◆ Task prompt ◆
Where the line containing "common name: new zealand robin" appears, begin retyping; continue exactly through the final line of the data. Omit every picture.

◆ Given records ◆

┌────────

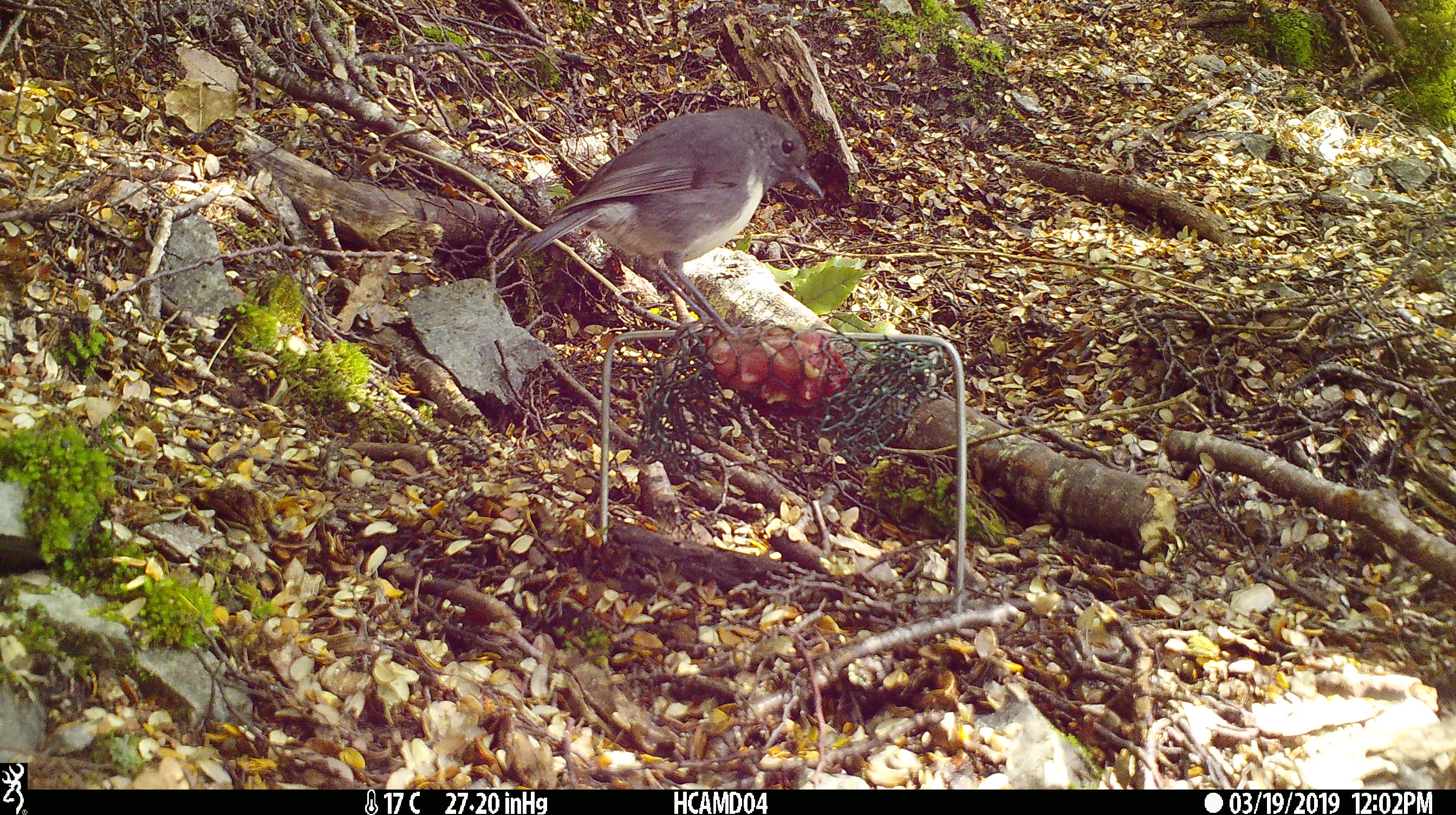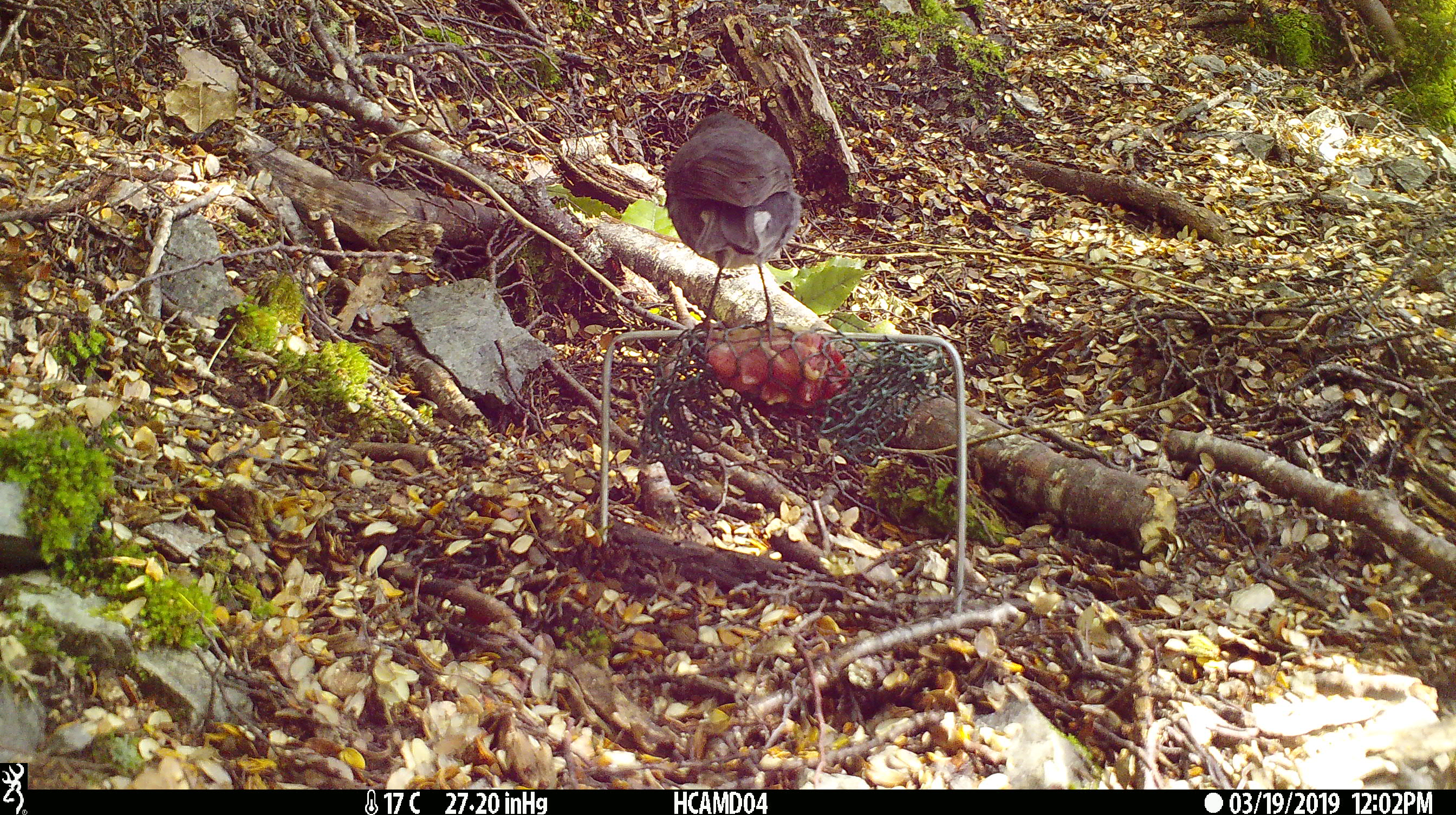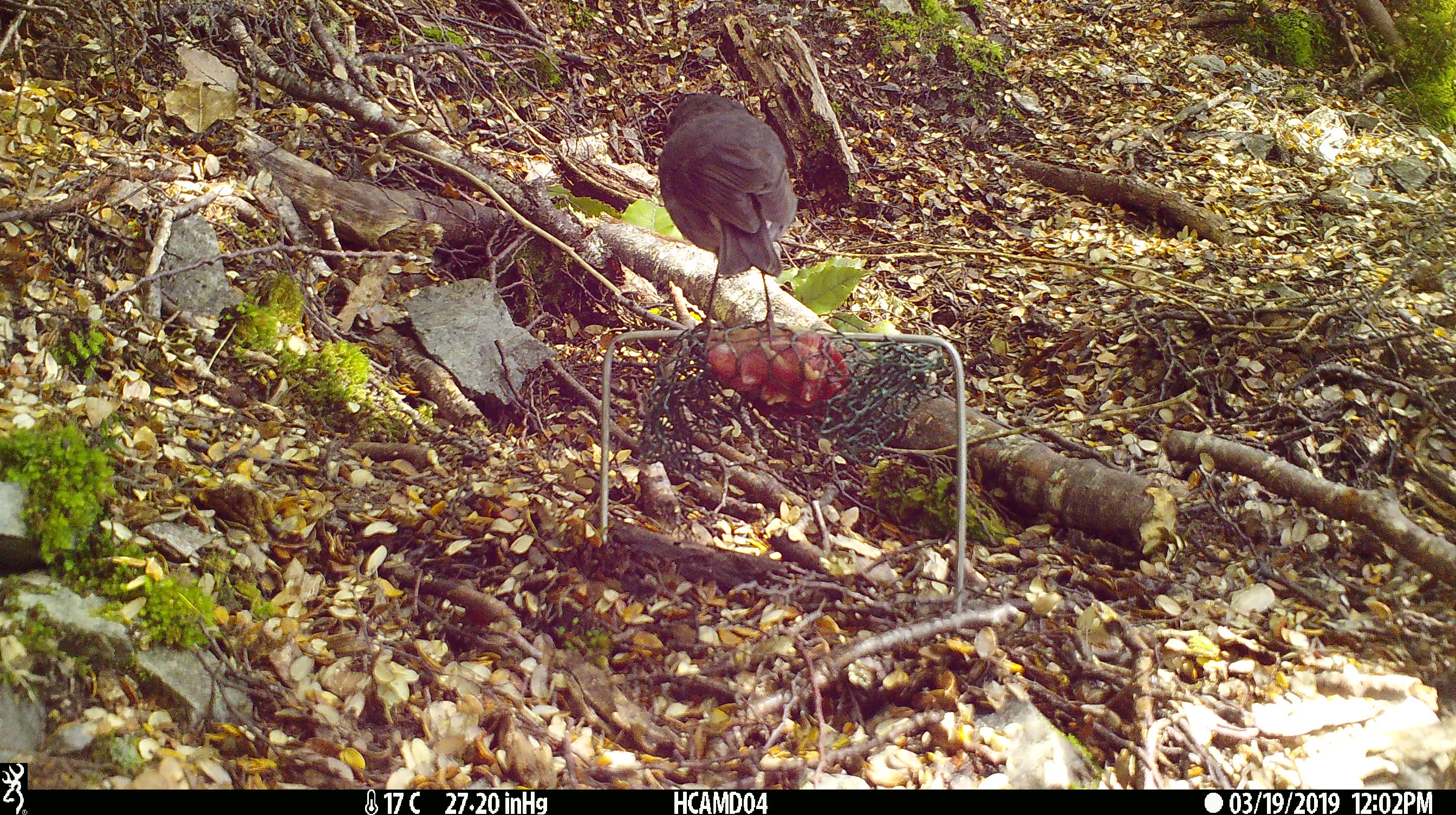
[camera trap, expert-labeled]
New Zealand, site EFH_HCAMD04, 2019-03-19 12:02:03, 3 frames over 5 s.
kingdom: Animalia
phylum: Chordata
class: Aves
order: Passeriformes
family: Petroicidae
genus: Petroica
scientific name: Petroica australis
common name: new zealand robin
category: robin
Robin (new zealand robin) (Petroica australis).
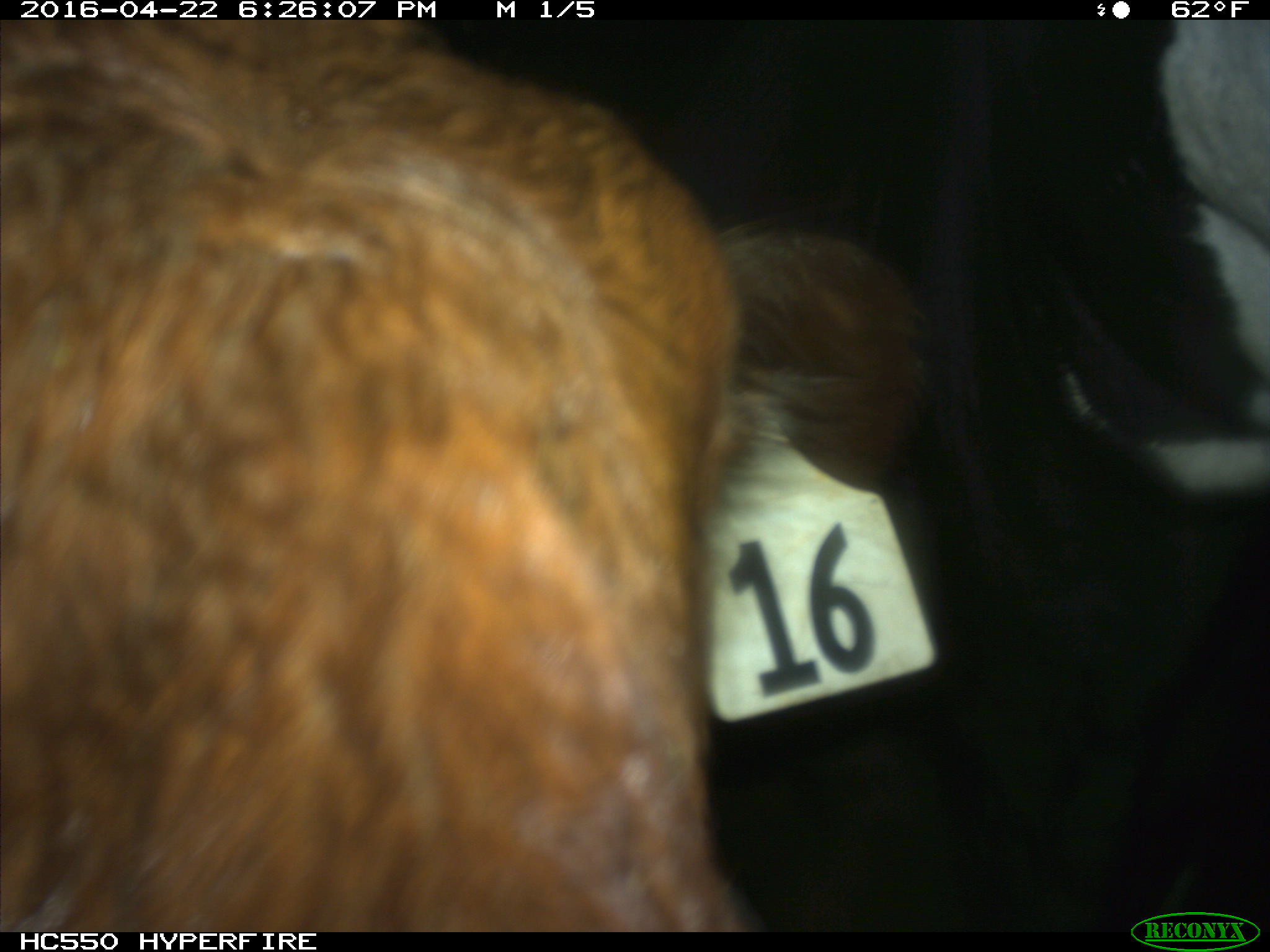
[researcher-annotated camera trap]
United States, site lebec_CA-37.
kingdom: Animalia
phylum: Chordata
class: Mammalia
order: Artiodactyla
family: Bovidae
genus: Bos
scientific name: Bos taurus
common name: domestic cow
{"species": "Bos taurus (domestic cow)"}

└────────

◆ Answer for the task ◆
common name: new zealand robin
category: robin
Robin (new zealand robin) (Petroica australis).
[researcher-annotated camera trap]
United States, site lebec_CA-37.
kingdom: Animalia
phylum: Chordata
class: Mammalia
order: Artiodactyla
family: Bovidae
genus: Bos
scientific name: Bos taurus
common name: domestic cow
{"species": "Bos taurus (domestic cow)"}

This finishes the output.